**PARTS OF THE EXERCISE**
1. In the text on corporate officer liability, why did the court deny the CEO's motion to dismiss in FDIC v. Perry? Answer in one to three sentences.
2. Answer these questions from the text on corporate officer liability.
(a) Which jobs are given as examples of officers?
(b) How much money did the bad loans cause the bank in FDIC v. Perry to lose?
(c) Through whom can a business entity act?
3. Decide whether each statement agrees with the text on corporate officer liability. Answer yes or no, and quote the words that decide it.
(a) Under the business judgment rule, directors are presumed to have acted in good faith.
(b) The CEO in FDIC v. Perry permitted and bought less than $1 billion in risky loans.
(c) The court in FDIC v. Florescue reached a different result from the court in FDIC v. Perry.

**TEXT TO READ**
■ ■ ■ ■
Corporate officer liability may be a basis for casting a bigger net. By casting a bigger net I mean trying to better protect an injured plaintiff from the misdeeds of others. An entity, whether it be a corporation, an LLC or a partnership, can only act through its officers and agents. Those employees or agents may be officers, directors, managers or members. They may be held to account personally for the actions of that business just as the business may be held to account for the conduct of the agents.
By holding those persons liable you cast a wider net. Also you give the business more motive to settle with you.
Corporate Officer Liability-Business Judgment Rule
There exists what is called the “business judgment rule”. The rule is based on presumed conduct. That is, it is presumed that in the course of running the business, the directors of a corporation, have acted after they have gathered the required info and acted in good faith. It is further presumed that they acted in the honest belief that the action taken was the best for the business. This rule is to protect directors from being held liable for matters that are part of the normal routine. Any attempt to hold the directors to account must prove they acted with actual knowledge of the wrong.
Does the Rule Go Beyond Directors?
Should the rule also be applied to corporate officers? Officers are people who hold jobs such as President, Vice President, Secretary and Treasurer. These jobs are sometimes just titles without any meat. If the business does that then these people may be exposed. The directors are the members of the board of directors. Call, or contact us for a free consult.
Corporate Officer Liability-CEO Gone Wild
In general the rule does not apply to officers. In other words, it does not reduce the chances of the officer being forced to account. For instance in the case of FDIC v. Perry, a bank’s CEO permitted and bought more than $10 billion in risky, residential loans. These bad loans caused the bank to lose $600 million. The bank finally closed.
The FDIC sued the former CEO. FDIC alleged that the CEO had breached duties he owed to the bank. FDIC further alleged that the CEO acted in a substandard fashion. This substandard conduct consisted of the making and purchase of risky loans for sale. The CEO moved to dismiss the lawsuit. The Motion to Dismiss relied upon the business judgment rule. The court denied the motion. The court agreed with the FDIC that the rule does not apply to officers. In so ruling, the court noted that no cases in that state had applied the rule to officers. Another federal court applying U.S. law in FDIC v. Florescue reached the same result.
Courts on their own are not likely to extend the rule to officers. It is limited to directors.
■ ■ ■ ■
**GIVEN RECORDS**
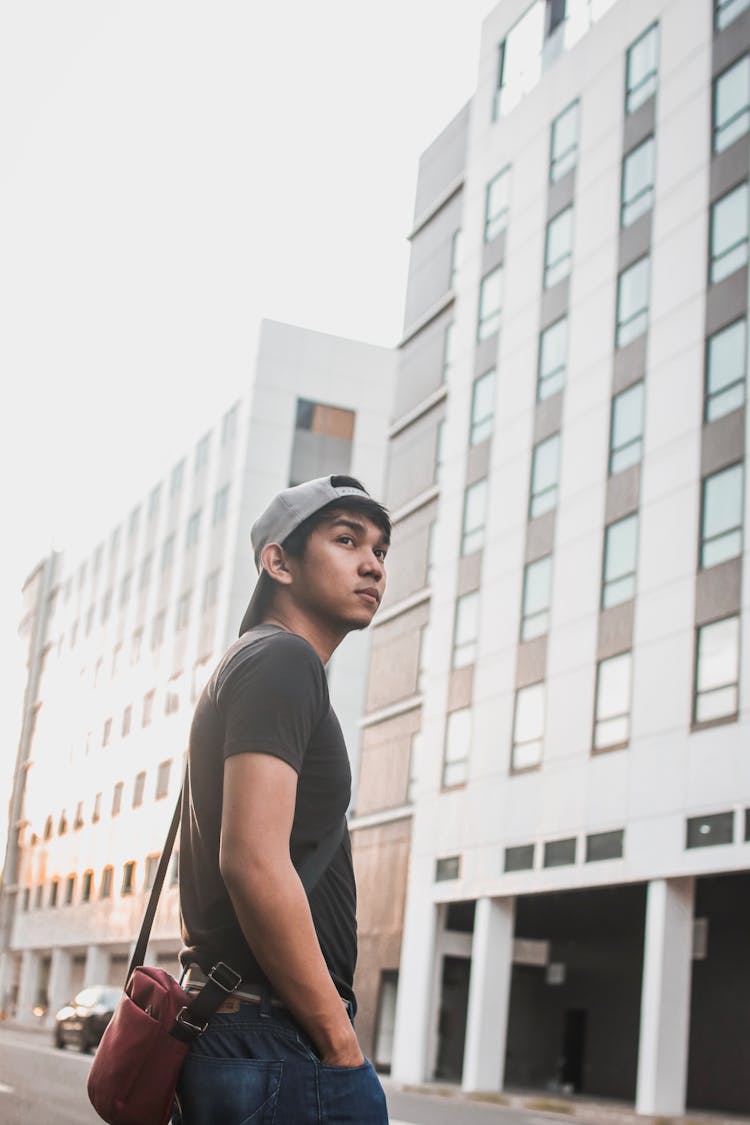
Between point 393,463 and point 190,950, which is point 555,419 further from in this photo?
point 190,950

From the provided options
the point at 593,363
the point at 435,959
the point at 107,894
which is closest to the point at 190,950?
the point at 593,363

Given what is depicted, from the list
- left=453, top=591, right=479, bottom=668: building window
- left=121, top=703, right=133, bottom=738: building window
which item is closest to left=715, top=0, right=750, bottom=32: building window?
left=453, top=591, right=479, bottom=668: building window

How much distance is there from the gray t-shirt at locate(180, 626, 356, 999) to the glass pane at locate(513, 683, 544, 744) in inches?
1139

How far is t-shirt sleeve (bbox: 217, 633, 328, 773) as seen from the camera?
217 cm

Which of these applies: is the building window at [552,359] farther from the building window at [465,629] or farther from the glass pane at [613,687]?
the glass pane at [613,687]

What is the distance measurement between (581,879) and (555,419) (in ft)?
34.0

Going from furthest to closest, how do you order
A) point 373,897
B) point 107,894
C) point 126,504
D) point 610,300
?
point 126,504
point 107,894
point 373,897
point 610,300

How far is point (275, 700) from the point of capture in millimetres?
2191

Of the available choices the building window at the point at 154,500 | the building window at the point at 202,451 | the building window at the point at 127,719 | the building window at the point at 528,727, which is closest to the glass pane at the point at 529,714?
the building window at the point at 528,727

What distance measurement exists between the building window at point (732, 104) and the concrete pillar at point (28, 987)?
181 feet

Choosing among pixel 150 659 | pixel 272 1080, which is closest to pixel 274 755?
pixel 272 1080

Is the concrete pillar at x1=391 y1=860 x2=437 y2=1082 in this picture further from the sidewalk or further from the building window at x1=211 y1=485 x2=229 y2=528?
the building window at x1=211 y1=485 x2=229 y2=528

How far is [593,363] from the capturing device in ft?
105

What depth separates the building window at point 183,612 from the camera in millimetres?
58906
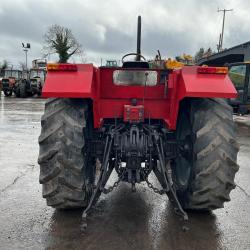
■ ■ ■ ■
**TASK-BY-TASK OUTPUTS**
1. The motion relied on the business judgment rule. The court agreed with the FDIC that this rule does not apply to officers, and it noted that no cases in that state had applied the rule to officers.

2.
(a) President, Vice President, Secretary and Treasurer.
(b) $600 million.
(c) Through its officers and agents.

3.
(a) Yes: "the directors of a corporation, have acted after they have gathered the required info and acted in good faith."
(b) No: "permitted and bought more than $10 billion in risky, residential loans."
(c) No: "Another federal court applying U.S. law in FDIC v. Florescue reached the same result."